- Country: Mozambique
- Location: Lichinga, Lichinga District, Niassa Province
- Coordinates: 13°17′56″S 35°13′56″E﻿ / ﻿13.29889°S 35.23222°E
- Status: Proposed
- Construction cost: US$200 million
- Owner: Gigawatt Solar Consortium
- Operator: GSC

Solar farm
- Type: Flat-panel PV

Power generation
- Nameplate capacity: 50 MW (67,000 hp)

= Lichinga Solar Power Station =

Solar farm in Mozambique

The Lichinga Solar Power Station, is a planned 50 MW solar power plant in Mozambique. The solar farm is under development by a consortium comprising Gigawatt Global, a Dutch multinational IPP and the Anglican Church of Niassa, based in Niassa Province, in northwestern Mozambique. The energy generated here is to be sold to Electricidade de Moçambique (EDM), the Mozambican public electric utility company, for distribution to Lago District, Mecula District, Mecanhelas District, Mavago District and Mandimba District.

==Location==
The power station is located in the city of Lichinga, the capital of both Lichinga District and Niassa Province. Lichinga is located east of Lake Malawi and is approximately 727 km, west of the port city of Pemba, on the Indian Ocean coast.

==Overview==
In August 2019, Gigawatt Global and the Anglican Church of Niassa committed in writing, to jointly invest US$200 million to design, construct, own and operate this renewable energy infrastructure project. The energy generated here, to be sold to EDM for distribution in six districts of Niassa Province, to stabilize the national grid there, create employment and spur economic and social development.

==Developers==
The power station was developed by a consortium, which owns the station. For descriptive purposes we will call that consortium: Gigawatt Solar Consortium. The consortium comprises the corporate entities listed in the table below.
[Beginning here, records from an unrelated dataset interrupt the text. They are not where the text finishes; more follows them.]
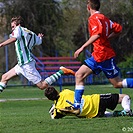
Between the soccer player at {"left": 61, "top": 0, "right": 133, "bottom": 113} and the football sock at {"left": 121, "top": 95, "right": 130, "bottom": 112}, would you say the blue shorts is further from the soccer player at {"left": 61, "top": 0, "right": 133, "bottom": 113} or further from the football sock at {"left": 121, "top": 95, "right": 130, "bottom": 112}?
the football sock at {"left": 121, "top": 95, "right": 130, "bottom": 112}

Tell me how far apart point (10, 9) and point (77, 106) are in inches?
1512

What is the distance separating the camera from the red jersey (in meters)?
10.4

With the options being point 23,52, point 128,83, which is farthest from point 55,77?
point 128,83

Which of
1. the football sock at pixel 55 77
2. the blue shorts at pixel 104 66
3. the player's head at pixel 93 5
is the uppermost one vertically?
the player's head at pixel 93 5

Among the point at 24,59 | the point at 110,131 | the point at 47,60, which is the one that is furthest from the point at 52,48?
the point at 110,131

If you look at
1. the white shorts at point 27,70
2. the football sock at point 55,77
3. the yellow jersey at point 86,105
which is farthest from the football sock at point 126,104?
the football sock at point 55,77

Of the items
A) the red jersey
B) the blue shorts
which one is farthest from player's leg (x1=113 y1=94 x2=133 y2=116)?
the red jersey

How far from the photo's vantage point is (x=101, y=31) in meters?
10.4

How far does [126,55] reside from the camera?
189ft

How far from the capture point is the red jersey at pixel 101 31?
10375 mm

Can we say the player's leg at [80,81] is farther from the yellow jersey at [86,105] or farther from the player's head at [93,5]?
the player's head at [93,5]

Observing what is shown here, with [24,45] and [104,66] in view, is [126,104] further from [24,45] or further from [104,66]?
[24,45]

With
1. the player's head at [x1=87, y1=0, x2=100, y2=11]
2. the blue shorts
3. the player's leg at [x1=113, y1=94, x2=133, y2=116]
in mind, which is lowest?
the player's leg at [x1=113, y1=94, x2=133, y2=116]

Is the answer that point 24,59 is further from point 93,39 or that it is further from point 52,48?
point 52,48
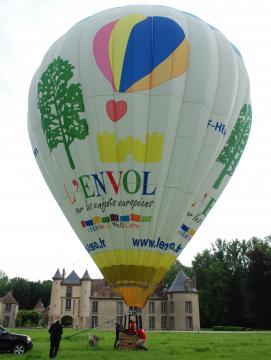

Gigawatt Solar Consortium Ownership
| Rank | Name of Owner | Domicile | Notes |
|---|---|---|---|
| 1 | Gigawatt Global | Netherlands |  |
| 2 | Anglican Church of Niassa | Mozambique |  |

==Other considerations==
Feasibility studies were expected to begin in September 2019. The outcome of those studies would inform the selection of the EPC contractor. It is expected that at least 200 individuals would be employed in the construction phase of this project. Other benefits include the boost to local businesses in the areas of transport, accommodation, catering and retail sales of fast moving consumer goods.